# Log/Exponential problem

• Oct 31st 2008, 04:11 PM
Uncle6
Log/Exponential problem
I have a log/exponential problem I need help with:

$\displaystyle 4^x + 6( 4 ^ {-x} ) = 5$

So far the only thing i've thought of is to change 6 and 5 into a base of 4.

$\displaystyle 6 = 4^\frac {\log_6}{log_4}$

If u can help, thanks!

• Oct 31st 2008, 04:15 PM
Jhevon
Quote:

Originally Posted by Uncle6
I have a log/exponential problem I need help with:

$\displaystyle 4^x + 6( 4 ^ x ) = 5$

So far the only thing i've thought of is to change 6 and 5 into a base of 4.

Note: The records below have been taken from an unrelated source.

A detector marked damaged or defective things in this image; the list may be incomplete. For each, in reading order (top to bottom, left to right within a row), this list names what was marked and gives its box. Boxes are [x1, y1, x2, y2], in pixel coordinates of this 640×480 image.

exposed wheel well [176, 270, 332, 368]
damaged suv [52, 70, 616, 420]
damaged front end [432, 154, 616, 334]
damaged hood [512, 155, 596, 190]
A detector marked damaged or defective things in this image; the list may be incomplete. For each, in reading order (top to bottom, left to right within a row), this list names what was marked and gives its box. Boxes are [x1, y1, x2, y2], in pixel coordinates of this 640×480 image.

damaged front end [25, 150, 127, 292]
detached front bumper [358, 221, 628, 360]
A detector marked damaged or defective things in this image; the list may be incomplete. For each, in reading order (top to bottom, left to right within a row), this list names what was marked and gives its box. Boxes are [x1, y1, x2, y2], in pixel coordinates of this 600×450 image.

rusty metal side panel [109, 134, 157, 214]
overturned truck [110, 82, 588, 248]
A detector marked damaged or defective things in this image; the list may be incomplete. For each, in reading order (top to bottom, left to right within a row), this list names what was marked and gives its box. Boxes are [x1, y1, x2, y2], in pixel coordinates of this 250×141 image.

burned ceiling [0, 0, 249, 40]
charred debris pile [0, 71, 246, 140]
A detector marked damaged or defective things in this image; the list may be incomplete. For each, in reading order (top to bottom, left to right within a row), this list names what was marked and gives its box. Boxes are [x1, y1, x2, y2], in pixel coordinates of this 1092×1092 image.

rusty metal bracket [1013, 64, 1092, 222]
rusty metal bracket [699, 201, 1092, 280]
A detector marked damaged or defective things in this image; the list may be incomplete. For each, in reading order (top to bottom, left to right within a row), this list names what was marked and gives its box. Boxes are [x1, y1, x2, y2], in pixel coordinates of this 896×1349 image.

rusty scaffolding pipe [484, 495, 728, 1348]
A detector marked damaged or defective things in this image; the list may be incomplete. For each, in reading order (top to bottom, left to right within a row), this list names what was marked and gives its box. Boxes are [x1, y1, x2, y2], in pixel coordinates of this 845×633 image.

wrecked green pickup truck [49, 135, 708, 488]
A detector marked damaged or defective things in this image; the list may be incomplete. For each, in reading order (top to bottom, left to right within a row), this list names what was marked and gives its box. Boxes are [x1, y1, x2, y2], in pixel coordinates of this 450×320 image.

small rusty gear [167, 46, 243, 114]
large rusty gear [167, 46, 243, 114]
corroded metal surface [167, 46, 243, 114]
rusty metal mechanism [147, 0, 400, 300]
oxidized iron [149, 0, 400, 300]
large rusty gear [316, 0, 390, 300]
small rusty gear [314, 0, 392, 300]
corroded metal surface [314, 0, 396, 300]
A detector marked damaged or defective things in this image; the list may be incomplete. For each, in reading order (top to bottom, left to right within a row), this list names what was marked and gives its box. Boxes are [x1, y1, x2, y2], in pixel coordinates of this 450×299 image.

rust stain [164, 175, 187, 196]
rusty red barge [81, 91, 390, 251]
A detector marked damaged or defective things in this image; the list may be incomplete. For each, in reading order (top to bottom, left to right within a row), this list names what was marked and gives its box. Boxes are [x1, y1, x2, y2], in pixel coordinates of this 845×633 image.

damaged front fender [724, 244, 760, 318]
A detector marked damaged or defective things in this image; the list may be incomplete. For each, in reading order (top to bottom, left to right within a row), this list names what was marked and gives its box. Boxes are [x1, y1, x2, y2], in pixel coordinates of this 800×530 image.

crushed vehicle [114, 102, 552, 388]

$\displaystyle 6 = 4^\frac {\log_6}{log_4}$

If u can help, thanks!

why would you do that?

$\displaystyle 4^x + 6(4^x) = 5$

$\displaystyle \Rightarrow 7(4^x) = 5$

$\displaystyle \Rightarrow 4^x = \frac 57$

can you finish?
• Oct 31st 2008, 04:20 PM
Shyam
Quote:

Originally Posted by Uncle6
I have a log/exponential problem I need help with:

$\displaystyle 4^x + 6( 4 ^ x ) = 5$

So far the only thing i've thought of is to change 6 and 5 into a base of 4.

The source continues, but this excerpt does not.